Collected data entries
*-*-*

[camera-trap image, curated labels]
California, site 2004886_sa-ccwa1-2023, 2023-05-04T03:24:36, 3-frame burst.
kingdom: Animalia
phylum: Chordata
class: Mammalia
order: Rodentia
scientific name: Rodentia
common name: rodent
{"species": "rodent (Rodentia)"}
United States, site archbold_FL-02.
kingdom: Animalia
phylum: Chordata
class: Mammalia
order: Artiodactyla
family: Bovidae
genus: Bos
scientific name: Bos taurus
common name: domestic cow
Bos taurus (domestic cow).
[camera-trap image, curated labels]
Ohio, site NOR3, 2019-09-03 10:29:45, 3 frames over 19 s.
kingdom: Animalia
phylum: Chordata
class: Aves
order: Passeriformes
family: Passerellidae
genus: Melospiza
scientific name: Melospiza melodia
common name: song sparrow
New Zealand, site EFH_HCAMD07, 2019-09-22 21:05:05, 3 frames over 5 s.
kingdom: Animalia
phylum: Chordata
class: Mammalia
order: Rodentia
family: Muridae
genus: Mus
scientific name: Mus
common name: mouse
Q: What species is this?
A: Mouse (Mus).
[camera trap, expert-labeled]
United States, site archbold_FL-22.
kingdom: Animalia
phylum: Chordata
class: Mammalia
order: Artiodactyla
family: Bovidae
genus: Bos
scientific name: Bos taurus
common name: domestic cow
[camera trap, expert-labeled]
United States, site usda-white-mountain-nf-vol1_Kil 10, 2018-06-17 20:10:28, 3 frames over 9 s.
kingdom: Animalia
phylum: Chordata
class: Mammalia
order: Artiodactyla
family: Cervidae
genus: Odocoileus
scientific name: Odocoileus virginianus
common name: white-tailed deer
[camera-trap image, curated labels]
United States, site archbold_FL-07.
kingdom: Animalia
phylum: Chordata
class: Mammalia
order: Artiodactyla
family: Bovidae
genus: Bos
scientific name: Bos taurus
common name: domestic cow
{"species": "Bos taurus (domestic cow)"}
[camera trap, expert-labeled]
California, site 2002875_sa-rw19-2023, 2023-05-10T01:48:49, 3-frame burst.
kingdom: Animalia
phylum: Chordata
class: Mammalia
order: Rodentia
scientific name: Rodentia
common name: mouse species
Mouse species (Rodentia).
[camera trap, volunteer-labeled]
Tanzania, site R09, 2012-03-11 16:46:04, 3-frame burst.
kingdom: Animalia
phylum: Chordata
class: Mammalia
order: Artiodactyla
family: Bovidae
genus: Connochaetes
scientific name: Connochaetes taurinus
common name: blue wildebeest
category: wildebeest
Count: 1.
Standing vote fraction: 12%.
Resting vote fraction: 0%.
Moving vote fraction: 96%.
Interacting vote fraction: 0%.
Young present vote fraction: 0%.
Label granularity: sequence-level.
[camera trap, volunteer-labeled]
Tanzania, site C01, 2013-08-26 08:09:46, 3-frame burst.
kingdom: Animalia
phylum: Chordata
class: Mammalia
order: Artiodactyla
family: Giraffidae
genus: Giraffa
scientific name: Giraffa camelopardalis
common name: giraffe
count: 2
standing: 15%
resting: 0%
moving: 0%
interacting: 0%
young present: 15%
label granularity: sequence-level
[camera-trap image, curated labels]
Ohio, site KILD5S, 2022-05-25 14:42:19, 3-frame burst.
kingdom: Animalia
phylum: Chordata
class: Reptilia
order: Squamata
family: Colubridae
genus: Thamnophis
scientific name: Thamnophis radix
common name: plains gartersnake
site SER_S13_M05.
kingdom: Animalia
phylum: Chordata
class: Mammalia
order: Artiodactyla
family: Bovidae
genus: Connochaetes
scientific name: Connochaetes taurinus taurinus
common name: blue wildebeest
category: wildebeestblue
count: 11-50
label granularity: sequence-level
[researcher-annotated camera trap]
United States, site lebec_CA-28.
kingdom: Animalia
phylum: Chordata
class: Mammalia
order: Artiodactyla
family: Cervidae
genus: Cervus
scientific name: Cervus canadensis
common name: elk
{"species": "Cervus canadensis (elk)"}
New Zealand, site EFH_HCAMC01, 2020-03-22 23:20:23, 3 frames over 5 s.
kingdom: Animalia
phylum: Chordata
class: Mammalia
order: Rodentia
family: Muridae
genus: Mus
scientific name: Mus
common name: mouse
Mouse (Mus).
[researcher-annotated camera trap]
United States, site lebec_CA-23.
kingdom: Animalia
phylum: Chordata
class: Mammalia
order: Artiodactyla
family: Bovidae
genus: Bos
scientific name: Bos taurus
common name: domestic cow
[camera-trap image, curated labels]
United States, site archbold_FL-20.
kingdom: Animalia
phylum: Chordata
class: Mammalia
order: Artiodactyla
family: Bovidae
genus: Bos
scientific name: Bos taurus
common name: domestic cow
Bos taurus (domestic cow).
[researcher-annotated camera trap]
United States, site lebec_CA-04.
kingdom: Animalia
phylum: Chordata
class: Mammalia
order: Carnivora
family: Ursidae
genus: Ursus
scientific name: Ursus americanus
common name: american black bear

*-*-*

## Task goal:
Look through the data above and report every line in which "Ohio" appears.

## Result of the task:
Ohio, site NOR3, 2019-09-03 10:29:45, 3 frames over 19 s.
Ohio, site KILD5S, 2022-05-25 14:42:19, 3-frame burst.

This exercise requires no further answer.